The reason why RBTI manages to get away with this slight brain muddle is that the setup is simple enough (maybe even a bit predictable) and it has enough potential for visual dynamism and constant gags to keep things interesting, using different backstories of gaming characters and internet beings and melding together a variety of animation styles every now and then, mixing the old-school look of Ralph and his arcade friends versus the modern, more realistic animation of the present day online video games.


More than anything, the film does well to stick with its 2 primary characters through all of this, when there was a lot to distract. The Internet is full of colorful characters after all. Disney went self referential to the point of even referencing their fans and trolls alike. In the world of superhero team ups and shared universes, the Disney princesses were not going to be left behind. And what's a Disney princess film without a song about her feelings while staring into "important" water. By the time the film comes to a close, every single major social media platform has been name-dropped (and laughed at). But throughout, Moore and Johnston never waver from Ralph and Vanellope, keeping their quest at the center, and more importantly, their relationship. In fact, Vanellope maybe gets more screentime than Ralph himself and she's probably the better written, more layered character in the mix.

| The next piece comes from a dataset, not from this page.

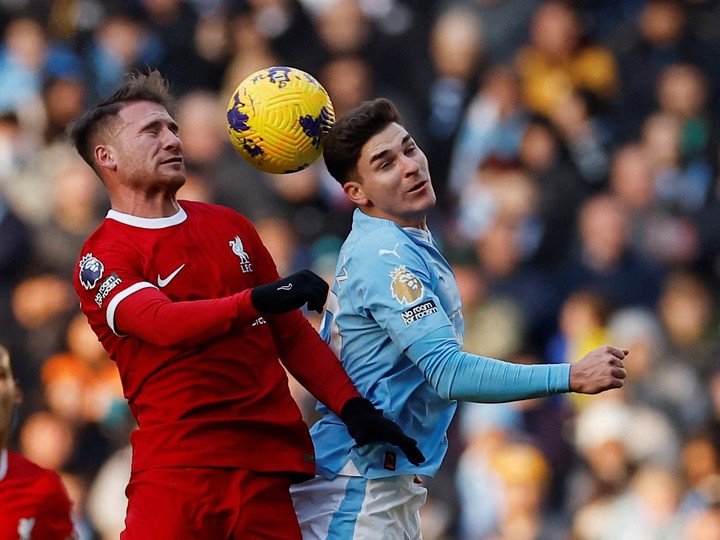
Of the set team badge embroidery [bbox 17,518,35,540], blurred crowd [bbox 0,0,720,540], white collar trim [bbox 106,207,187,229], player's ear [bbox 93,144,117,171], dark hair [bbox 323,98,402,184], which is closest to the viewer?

Coming up with a setup and punchline is hard enough on its own. It's much harder to mine consistent laughter from the interactions of characters while maintaining their integrity and what makes them them. Even harder is to then do it in a second movie with any degree of success and RBTI gets major points for finding new angles to come at its pre-established characters throughout. The film is greatly aided by the performances, which are all great without reaching the point of extraordinary. John C. Reilly and Sarah Silverman infuse their characters with enough humanity that they make you forget they're in fact just video game characters who are slaves to our whims all the time otherwise. They're ably supported by the who's who of talented indie comedians who come and go and provide a laugh when needed.


The Internet has made the arcade gaming parlors obsolete, destroyed the old world as we knew it. Ours is a generation full of self-obsessed narcissists looking for the next new. But for all the infatuation with social media and its facade, there are still a few left in this modern world who recognize the value of all that's been lost with time and are constantly trying to bring it back in some form. Finding and living the new doesn't have to mean that all you've known so far has to be left behind. It shouldn't be that simple. Rich Moore and Phil Johnston recognize that and just as the end credits start to roll, so do you.